Le III du présent article ( alinéa 63 ) prévoit que les contribuables ayant constitué, sous l'empire de l'actuel régime de l' exit tax , des garanties afin de bénéficier d'un sursis de paiement sont tenus, le cas échéant, d'apporter un complément de garantie pour assurer le recouvrement de l'impôt. Ce complément correspond à la différence entre le montant résultant de l'application d'un taux de 24 % aux plus-values latentes et celui de la garantie constituée pour assurer le recouvrement de l'impôt calculé initialement au taux de 19 %.

D. LES CONDITIONS D'EXIGIBILITÉ DE L'EXIT TAX

Le D du I du présent article ( alinéa 19 ) propose de modifier le VII de l'article 167 bis du CGI relatif aux conditions d'exigibilité de l' exit tax . Il opère tout d'abord des modifications rédactionnelles ( alinéas 20 à 22 et 25 à 33 ).
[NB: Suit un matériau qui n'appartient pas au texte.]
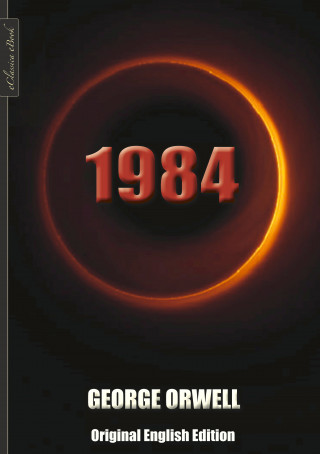 George Orwell: 1984 (Original English Edition)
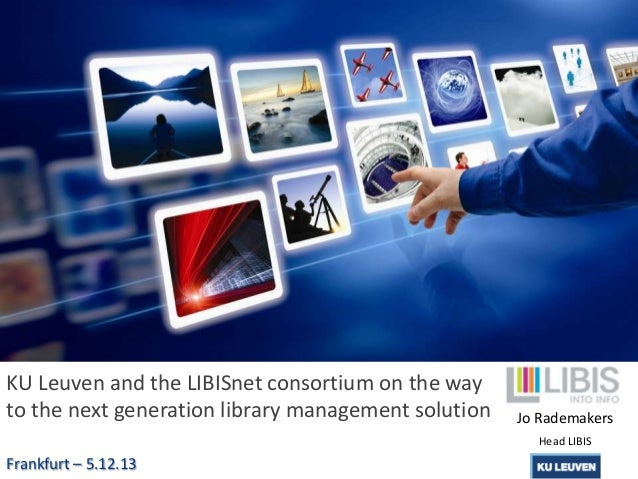 KU Leuven and the LIBISnet consortium on the way to the next generation library management solution  Jo Rademakers Head LI...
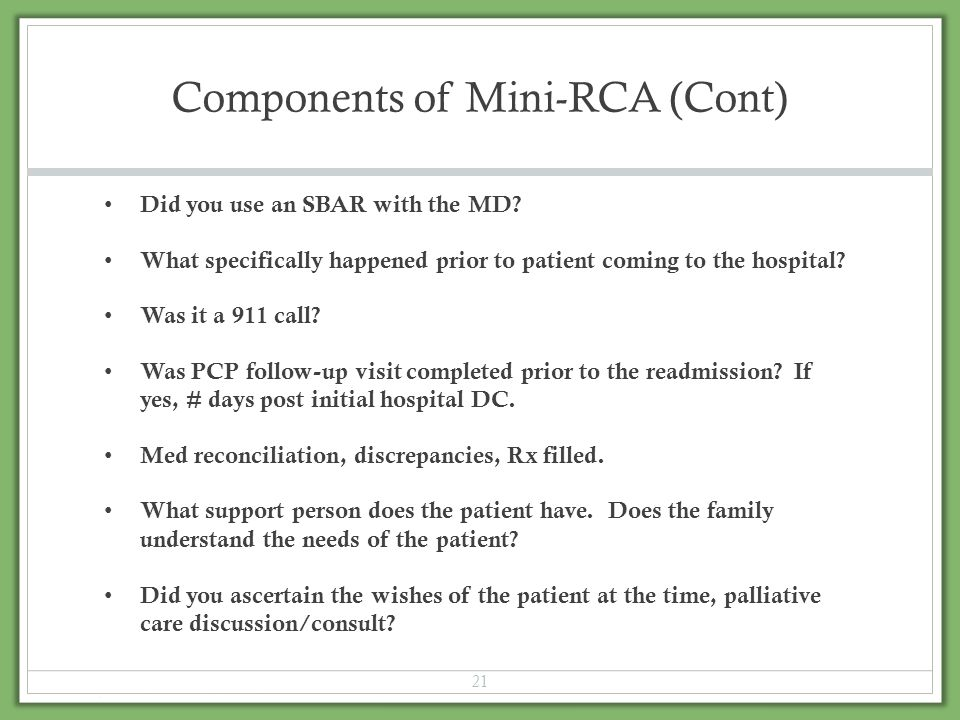 Components of Mini-RCA (Cont) Did you use an SBAR with the MD? What specifically happened prior to patient coming to the hospital? Was it a 911 call?
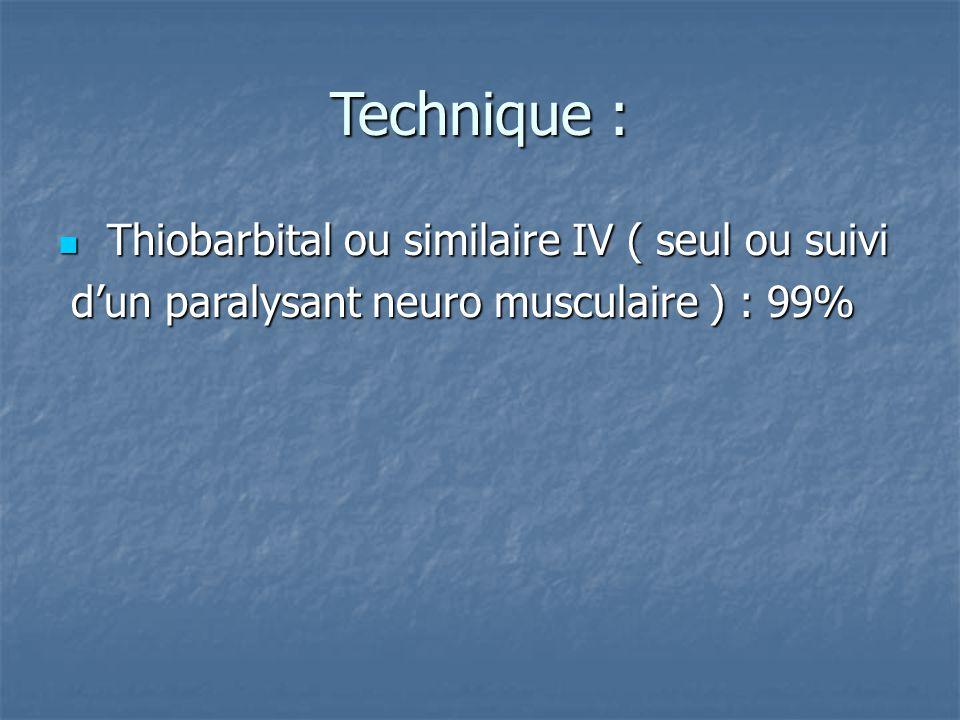 Technique : Thiobarbital ou similaire IV ( seul ou suivi Thiobarbital ou similaire IV ( seul ou suivi d'un paralysant neuro musculaire ) : 99% d'un pa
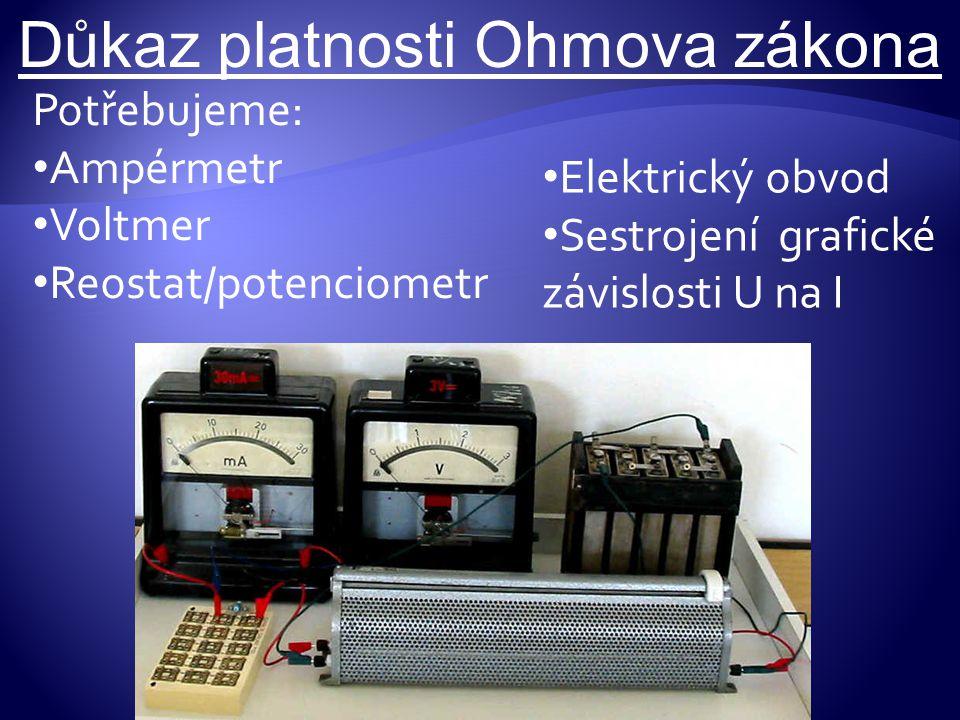 Důkaz platnosti Ohmova zákona Potřebujeme: Ampérmetr Voltmer Reostat/potenciometr Elektrický obvod Sestrojení grafické závislosti U na I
L'article 6 du projet de loi de finances pour 2013 prévoit d' assouplir les conditions permettant de bénéficier d'un report d'imposition sur les plus-values si celles-ci sont réinvesties au capital d'une société, conformément à l'article 150-0 D bis du code général des impôts. Suivant cette logique, le présent article propose que l' exit tax devienne exigible si les plus-values réalisées ne sont pas réinvesties conformément aux dispositions de l'article 150-0 D bis précité ( alinéas 23 et 24 ).

E. LES OBLIGATIONS DÉCLARATIVES

Le E du I du présent article ( alinéa 34 ) apporte l'ensemble des modifications rédactionnelles aux VIII et IX de l'article 167 bis du CGI, relatifs aux obligations déclaratives, rendues nécessaires tant par les dispositions de l'article 6 du projet de loi de finances pour 2013 que celles du dispositif proposé ( alinéas 35 à 44 et 55 à 60 ).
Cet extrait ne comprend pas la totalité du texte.